EXTRACTED DATA =>
************

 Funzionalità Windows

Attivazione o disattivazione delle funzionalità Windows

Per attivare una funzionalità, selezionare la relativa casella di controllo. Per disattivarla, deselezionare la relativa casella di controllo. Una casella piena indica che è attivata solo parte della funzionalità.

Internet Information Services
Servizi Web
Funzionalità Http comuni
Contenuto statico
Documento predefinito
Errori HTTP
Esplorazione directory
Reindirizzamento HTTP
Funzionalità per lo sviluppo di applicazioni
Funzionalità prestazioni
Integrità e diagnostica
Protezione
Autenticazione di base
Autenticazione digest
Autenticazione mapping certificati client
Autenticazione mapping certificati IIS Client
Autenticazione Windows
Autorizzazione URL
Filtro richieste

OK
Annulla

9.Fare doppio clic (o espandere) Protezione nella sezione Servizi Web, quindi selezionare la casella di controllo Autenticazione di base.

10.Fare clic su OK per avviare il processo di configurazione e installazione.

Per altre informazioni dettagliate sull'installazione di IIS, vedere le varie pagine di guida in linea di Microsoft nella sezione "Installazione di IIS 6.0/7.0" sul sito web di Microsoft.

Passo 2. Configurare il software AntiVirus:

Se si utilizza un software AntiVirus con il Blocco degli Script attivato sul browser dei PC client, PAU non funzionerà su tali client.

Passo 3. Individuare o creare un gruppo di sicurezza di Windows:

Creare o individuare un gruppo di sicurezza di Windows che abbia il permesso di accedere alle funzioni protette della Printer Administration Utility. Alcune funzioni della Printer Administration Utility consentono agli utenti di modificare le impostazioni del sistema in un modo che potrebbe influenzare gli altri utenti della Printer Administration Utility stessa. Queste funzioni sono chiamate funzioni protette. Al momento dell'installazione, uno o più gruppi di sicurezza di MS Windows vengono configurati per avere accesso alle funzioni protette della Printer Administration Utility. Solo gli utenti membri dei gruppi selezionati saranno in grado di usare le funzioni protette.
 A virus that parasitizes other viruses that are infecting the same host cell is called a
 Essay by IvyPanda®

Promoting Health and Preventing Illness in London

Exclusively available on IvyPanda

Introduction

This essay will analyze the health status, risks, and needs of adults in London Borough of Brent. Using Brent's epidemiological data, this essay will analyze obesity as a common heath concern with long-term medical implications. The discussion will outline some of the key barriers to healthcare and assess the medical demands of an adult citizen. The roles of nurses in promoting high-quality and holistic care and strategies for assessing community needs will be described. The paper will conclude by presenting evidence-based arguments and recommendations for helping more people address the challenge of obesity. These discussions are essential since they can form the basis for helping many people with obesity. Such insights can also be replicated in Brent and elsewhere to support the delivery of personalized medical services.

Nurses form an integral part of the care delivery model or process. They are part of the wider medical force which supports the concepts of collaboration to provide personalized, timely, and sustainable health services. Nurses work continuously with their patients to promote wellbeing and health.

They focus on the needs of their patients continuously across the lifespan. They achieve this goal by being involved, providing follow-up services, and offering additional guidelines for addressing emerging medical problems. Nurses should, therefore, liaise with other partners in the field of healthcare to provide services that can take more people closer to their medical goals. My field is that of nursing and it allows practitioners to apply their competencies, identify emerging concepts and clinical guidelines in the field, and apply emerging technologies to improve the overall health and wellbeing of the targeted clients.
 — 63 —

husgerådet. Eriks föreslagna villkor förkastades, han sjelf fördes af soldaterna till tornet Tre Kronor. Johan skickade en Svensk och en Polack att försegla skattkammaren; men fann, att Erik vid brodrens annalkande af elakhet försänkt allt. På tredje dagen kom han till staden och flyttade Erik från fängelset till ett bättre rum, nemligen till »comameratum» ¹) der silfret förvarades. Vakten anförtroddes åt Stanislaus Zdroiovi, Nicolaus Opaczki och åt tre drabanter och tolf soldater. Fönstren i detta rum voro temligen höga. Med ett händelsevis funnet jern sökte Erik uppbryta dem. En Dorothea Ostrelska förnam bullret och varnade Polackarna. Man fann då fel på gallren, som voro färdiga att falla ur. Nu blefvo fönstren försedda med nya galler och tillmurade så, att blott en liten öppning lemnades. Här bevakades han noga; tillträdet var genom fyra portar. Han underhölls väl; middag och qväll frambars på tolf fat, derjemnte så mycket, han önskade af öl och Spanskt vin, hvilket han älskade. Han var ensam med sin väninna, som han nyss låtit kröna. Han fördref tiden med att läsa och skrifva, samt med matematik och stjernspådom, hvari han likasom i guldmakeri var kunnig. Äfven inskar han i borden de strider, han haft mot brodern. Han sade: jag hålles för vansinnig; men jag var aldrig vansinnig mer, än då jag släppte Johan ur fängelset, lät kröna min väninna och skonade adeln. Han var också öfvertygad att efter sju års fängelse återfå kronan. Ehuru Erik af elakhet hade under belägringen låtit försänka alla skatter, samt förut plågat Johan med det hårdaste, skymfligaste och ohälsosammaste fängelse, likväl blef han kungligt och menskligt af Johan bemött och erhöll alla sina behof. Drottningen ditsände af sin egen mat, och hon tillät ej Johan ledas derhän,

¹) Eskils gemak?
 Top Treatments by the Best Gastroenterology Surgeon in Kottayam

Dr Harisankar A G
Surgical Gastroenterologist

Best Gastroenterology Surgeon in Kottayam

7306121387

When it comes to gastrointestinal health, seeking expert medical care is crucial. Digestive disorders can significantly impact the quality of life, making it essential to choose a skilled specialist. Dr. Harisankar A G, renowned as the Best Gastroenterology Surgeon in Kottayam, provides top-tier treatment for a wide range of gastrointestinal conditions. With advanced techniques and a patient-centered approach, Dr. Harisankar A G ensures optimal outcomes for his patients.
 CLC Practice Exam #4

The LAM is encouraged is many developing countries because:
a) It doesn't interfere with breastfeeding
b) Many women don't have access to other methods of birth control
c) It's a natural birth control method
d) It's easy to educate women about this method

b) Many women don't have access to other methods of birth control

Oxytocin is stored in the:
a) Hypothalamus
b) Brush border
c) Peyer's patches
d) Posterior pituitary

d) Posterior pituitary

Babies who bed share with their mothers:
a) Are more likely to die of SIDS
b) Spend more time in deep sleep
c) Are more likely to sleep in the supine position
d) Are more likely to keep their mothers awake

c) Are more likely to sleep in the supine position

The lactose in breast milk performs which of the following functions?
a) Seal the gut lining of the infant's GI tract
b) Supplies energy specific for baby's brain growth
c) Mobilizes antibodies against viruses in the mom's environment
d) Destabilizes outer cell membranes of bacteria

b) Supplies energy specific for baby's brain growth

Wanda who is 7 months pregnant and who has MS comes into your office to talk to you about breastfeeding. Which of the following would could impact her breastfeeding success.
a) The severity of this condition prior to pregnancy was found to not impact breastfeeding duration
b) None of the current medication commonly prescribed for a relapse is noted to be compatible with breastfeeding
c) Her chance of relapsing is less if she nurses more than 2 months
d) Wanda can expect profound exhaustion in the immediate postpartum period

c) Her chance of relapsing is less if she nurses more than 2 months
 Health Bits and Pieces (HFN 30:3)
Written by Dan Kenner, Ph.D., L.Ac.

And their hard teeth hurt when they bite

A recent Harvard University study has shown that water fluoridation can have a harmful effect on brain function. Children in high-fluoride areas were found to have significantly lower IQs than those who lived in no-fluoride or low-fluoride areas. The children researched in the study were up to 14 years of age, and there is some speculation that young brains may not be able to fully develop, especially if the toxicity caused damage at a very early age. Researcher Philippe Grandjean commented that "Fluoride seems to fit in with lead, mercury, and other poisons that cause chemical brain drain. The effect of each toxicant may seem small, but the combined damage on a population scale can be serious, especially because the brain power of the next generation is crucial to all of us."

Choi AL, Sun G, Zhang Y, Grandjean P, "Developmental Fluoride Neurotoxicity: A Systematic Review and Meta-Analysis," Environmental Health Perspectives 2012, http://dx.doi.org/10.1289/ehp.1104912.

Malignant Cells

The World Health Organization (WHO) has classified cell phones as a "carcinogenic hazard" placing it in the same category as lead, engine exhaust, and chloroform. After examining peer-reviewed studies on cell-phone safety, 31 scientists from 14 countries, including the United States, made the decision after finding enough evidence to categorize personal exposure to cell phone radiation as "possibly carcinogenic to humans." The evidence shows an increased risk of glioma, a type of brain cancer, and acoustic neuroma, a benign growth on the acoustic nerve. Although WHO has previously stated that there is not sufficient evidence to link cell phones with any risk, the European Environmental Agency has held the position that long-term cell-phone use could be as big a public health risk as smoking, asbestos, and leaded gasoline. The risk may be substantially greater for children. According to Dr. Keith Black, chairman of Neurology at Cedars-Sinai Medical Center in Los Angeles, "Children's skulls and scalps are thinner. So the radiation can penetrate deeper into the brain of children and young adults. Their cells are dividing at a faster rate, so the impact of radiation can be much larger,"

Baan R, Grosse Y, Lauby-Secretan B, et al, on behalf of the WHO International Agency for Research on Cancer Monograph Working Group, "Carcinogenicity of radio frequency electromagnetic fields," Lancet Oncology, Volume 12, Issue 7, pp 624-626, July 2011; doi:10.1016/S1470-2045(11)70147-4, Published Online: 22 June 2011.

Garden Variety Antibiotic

************

WHAT YOU WILL DO =>
Exact duplication is required for the lines above, from the line that contains "Autorizzazione URL" to the line that contains "Passo 3. Individuare", inclusive; omit all others.

RESULT OF THE TASK =>
Autorizzazione URL
Filtro richieste

OK
Annulla

9.Fare doppio clic (o espandere) Protezione nella sezione Servizi Web, quindi selezionare la casella di controllo Autenticazione di base.

10.Fare clic su OK per avviare il processo di configurazione e installazione.

Per altre informazioni dettagliate sull'installazione di IIS, vedere le varie pagine di guida in linea di Microsoft nella sezione "Installazione di IIS 6.0/7.0" sul sito web di Microsoft.

Passo 2. Configurare il software AntiVirus:

Se si utilizza un software AntiVirus con il Blocco degli Script attivato sul browser dei PC client, PAU non funzionerà su tali client.

Passo 3. Individuare o creare un gruppo di sicurezza di Windows:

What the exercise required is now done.